**Source extract**
(begin)

The Utility’s workforce is aging, and many employees are or will become eligible to retire within the next few years. Although the Utility has undertaken efforts to recruit and train new field service personnel, the Utility may be faced with a shortage of experienced and qualified personnel. The majority of the Utility’s employees are covered by collective bargaining agreements with three unions. Labor disruptions could occur depending on the outcome of negotiations to renew the terms of these agreements with the unions or if tentative new agreements are not ratified by their members. In addition, some of the remaining non-represented Utility employees could join one of these unions in the future.
PG&E Corporation and the Utility also may face challenges in attracting and retaining senior management talent especially if they are unable to restore the reputational harm generated by the negative publicity stemming from the ongoing enforcement proceedings and the recent Chapter 11 Cases. Any such occurrences could materially affect PG&E Corporation’s and the Utility’s financial condition, results of operations, liquidity, and cash flows.

(end)

**Data listing**

(begin)

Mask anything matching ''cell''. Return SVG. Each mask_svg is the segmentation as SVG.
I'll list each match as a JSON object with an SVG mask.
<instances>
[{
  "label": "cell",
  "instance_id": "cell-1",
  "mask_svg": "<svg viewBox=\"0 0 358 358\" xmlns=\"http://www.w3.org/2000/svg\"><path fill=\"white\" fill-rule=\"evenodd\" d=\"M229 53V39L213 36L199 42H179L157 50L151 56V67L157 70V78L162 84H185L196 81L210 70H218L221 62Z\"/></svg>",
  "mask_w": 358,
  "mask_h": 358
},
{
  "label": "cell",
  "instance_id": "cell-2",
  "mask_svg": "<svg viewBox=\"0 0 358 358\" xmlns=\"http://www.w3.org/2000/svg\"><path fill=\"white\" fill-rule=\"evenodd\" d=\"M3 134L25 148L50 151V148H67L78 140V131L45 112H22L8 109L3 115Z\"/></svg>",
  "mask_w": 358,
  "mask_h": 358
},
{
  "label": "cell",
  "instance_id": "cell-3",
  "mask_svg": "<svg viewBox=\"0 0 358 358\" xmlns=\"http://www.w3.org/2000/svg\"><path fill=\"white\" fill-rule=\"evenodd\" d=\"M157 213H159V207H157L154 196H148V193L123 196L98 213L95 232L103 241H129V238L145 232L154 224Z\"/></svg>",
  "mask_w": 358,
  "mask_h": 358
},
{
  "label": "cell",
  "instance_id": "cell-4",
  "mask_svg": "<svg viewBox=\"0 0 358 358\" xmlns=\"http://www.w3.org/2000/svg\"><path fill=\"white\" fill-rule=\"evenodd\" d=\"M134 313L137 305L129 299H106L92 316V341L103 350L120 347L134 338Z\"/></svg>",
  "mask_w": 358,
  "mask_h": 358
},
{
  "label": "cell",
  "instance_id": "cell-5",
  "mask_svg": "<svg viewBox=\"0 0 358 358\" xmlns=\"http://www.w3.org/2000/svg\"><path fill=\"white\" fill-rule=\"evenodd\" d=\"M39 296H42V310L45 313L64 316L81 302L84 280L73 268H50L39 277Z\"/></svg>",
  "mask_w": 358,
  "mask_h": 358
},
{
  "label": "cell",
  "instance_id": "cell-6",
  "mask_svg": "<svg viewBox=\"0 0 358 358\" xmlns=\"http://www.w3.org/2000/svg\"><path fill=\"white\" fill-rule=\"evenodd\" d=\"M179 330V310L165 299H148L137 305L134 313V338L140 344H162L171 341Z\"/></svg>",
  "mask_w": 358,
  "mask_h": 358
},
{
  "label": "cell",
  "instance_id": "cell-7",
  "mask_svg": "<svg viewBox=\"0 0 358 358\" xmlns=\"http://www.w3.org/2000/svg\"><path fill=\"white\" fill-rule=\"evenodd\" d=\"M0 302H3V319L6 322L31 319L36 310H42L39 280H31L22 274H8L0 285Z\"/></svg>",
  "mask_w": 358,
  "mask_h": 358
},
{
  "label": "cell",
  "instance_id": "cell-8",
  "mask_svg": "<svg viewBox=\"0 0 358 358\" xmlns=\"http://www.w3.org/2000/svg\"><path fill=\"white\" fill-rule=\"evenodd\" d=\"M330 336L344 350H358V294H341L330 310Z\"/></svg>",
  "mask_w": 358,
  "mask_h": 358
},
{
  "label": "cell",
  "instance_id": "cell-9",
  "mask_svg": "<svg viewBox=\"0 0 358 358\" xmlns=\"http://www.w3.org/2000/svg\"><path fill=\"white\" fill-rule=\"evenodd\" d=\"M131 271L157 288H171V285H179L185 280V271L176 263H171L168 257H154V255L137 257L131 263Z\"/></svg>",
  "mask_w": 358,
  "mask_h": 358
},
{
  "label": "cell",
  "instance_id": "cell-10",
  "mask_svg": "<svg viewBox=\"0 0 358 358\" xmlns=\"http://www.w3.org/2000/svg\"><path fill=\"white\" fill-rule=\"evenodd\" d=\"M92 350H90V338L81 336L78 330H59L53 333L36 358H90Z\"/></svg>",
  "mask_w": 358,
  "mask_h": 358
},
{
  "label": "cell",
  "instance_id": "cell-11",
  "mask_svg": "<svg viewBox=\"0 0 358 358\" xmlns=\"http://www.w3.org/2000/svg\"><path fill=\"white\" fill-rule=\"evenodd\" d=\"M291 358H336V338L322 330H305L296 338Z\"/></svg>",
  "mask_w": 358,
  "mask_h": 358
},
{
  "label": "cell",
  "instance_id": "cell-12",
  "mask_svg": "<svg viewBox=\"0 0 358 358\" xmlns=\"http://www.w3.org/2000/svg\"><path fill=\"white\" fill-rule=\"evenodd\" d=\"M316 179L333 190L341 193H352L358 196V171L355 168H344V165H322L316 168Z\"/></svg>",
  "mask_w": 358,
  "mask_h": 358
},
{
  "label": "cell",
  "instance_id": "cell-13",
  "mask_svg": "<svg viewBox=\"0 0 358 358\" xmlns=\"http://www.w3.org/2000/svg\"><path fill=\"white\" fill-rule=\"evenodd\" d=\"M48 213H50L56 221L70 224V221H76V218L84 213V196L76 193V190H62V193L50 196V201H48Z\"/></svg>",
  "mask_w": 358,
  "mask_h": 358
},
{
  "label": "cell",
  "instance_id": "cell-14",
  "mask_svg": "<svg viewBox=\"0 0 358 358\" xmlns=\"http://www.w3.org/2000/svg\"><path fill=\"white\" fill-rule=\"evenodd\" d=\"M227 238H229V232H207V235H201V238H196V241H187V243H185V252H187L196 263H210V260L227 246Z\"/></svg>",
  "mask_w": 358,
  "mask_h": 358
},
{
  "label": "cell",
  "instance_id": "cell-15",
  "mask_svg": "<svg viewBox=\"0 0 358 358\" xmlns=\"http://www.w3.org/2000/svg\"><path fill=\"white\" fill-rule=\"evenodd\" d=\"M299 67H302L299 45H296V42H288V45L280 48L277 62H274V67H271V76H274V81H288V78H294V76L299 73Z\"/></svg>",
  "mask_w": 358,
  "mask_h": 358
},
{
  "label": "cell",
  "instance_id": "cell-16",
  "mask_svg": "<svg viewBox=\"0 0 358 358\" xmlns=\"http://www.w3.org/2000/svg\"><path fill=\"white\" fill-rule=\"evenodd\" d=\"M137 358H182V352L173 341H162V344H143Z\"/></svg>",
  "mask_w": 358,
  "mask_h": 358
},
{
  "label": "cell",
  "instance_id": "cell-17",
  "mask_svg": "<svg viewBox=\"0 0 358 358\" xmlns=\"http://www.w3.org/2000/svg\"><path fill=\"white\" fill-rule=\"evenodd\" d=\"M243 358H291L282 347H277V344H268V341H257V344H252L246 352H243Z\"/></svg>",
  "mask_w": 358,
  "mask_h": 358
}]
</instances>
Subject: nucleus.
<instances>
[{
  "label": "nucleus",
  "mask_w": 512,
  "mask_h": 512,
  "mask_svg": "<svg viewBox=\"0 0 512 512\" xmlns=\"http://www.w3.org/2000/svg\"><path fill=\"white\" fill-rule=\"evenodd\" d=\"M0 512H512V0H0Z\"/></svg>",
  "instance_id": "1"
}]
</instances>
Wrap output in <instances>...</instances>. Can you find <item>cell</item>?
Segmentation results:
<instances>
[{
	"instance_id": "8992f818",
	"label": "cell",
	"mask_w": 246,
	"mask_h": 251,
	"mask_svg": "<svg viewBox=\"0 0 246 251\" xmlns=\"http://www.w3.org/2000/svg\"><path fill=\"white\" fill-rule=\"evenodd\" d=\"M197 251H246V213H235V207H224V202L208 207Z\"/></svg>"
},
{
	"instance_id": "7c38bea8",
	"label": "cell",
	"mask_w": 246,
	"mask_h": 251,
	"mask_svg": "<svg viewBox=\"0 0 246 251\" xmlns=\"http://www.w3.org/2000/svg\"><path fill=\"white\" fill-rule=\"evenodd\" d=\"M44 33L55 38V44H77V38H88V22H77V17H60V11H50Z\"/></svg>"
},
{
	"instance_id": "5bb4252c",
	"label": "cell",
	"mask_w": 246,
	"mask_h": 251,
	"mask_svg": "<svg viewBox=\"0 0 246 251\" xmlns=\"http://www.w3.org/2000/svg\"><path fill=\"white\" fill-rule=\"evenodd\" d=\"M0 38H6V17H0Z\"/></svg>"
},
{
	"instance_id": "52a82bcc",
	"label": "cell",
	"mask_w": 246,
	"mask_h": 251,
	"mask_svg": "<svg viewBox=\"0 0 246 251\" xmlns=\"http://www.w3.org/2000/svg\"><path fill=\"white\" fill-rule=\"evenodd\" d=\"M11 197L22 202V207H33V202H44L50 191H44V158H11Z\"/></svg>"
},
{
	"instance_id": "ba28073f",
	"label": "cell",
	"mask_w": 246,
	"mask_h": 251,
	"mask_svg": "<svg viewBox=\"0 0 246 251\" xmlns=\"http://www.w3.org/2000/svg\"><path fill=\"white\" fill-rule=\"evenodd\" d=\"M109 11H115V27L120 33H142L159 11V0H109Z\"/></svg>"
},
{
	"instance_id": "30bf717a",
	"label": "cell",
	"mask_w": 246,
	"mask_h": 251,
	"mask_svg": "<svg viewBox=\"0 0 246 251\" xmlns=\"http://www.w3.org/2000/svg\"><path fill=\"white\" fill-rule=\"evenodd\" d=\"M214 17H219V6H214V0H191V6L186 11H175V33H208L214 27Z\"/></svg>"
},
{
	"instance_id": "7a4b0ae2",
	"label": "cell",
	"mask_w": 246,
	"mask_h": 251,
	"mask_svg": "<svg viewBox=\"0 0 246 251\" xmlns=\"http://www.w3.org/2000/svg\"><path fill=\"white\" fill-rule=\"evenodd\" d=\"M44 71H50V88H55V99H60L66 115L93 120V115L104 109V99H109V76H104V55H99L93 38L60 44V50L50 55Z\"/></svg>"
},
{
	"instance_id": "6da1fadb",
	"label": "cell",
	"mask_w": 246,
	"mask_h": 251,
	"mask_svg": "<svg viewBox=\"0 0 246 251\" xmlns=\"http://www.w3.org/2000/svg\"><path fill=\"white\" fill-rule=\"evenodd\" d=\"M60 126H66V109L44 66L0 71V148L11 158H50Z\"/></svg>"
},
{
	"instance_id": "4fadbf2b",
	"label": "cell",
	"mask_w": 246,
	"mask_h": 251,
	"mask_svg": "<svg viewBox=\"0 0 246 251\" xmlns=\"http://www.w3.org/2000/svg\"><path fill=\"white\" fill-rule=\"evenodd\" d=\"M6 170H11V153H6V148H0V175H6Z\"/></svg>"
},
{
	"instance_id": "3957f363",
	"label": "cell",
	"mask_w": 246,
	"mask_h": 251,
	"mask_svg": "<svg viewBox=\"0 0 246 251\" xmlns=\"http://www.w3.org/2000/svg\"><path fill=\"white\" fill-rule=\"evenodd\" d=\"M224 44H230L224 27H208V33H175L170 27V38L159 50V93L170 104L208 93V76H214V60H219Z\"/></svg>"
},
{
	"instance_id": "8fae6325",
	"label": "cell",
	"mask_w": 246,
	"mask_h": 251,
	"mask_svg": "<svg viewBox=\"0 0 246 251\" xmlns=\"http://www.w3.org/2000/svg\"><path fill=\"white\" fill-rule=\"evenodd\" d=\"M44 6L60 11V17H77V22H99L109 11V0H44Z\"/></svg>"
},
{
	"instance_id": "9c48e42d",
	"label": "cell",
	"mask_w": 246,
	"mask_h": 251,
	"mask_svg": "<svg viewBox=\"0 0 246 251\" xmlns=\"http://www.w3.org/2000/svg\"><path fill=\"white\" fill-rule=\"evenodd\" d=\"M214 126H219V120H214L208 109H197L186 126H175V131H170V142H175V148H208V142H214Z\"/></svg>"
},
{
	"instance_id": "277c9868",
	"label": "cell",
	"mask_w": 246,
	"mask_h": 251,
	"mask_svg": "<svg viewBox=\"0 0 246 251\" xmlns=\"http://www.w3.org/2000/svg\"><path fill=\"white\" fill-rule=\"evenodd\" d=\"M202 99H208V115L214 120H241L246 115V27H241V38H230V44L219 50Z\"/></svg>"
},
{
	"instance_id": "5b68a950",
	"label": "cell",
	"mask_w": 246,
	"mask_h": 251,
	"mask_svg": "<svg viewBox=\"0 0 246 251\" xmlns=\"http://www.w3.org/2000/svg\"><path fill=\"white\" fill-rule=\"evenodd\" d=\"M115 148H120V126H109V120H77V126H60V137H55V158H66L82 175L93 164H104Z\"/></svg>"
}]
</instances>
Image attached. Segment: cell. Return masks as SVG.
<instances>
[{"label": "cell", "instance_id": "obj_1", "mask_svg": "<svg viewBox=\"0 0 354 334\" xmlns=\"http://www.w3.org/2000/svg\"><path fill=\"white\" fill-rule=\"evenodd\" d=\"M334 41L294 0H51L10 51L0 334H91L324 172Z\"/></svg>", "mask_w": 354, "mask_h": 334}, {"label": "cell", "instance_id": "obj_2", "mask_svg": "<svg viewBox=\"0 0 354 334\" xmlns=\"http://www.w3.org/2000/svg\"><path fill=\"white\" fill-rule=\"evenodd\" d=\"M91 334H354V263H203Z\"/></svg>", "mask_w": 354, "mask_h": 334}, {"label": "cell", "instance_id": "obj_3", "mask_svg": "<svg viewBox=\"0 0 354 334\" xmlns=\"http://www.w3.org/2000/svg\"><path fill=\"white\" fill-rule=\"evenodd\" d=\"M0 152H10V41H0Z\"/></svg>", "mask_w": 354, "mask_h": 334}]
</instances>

(end)

**Stated exercise 1**
In the workforce risk passage, condense the paragraph beginning "The Utility's workforce is aging" into a bulleted list that keeps its main facts.
**Stated exercise 2**
According to the workforce risk passage, which aspects of PG&E Corporation's and the Utility's position could be materially affected? List every one.

**Correct response 1**
- The Utility's workforce is aging, and many employees are or will soon become eligible to retire.
- Despite efforts to recruit and train new field service personnel, the Utility may face a shortage of experienced, qualified personnel.
- Most Utility employees are covered by collective bargaining agreements with three unions.
- Labor disruptions could result from renewal negotiations, or if members do not ratify tentative new agreements.
- Some non-represented Utility employees could join one of these unions in the future.

**Correct response 2**
- Financial condition
- Results of operations
- Liquidity
- Cash flows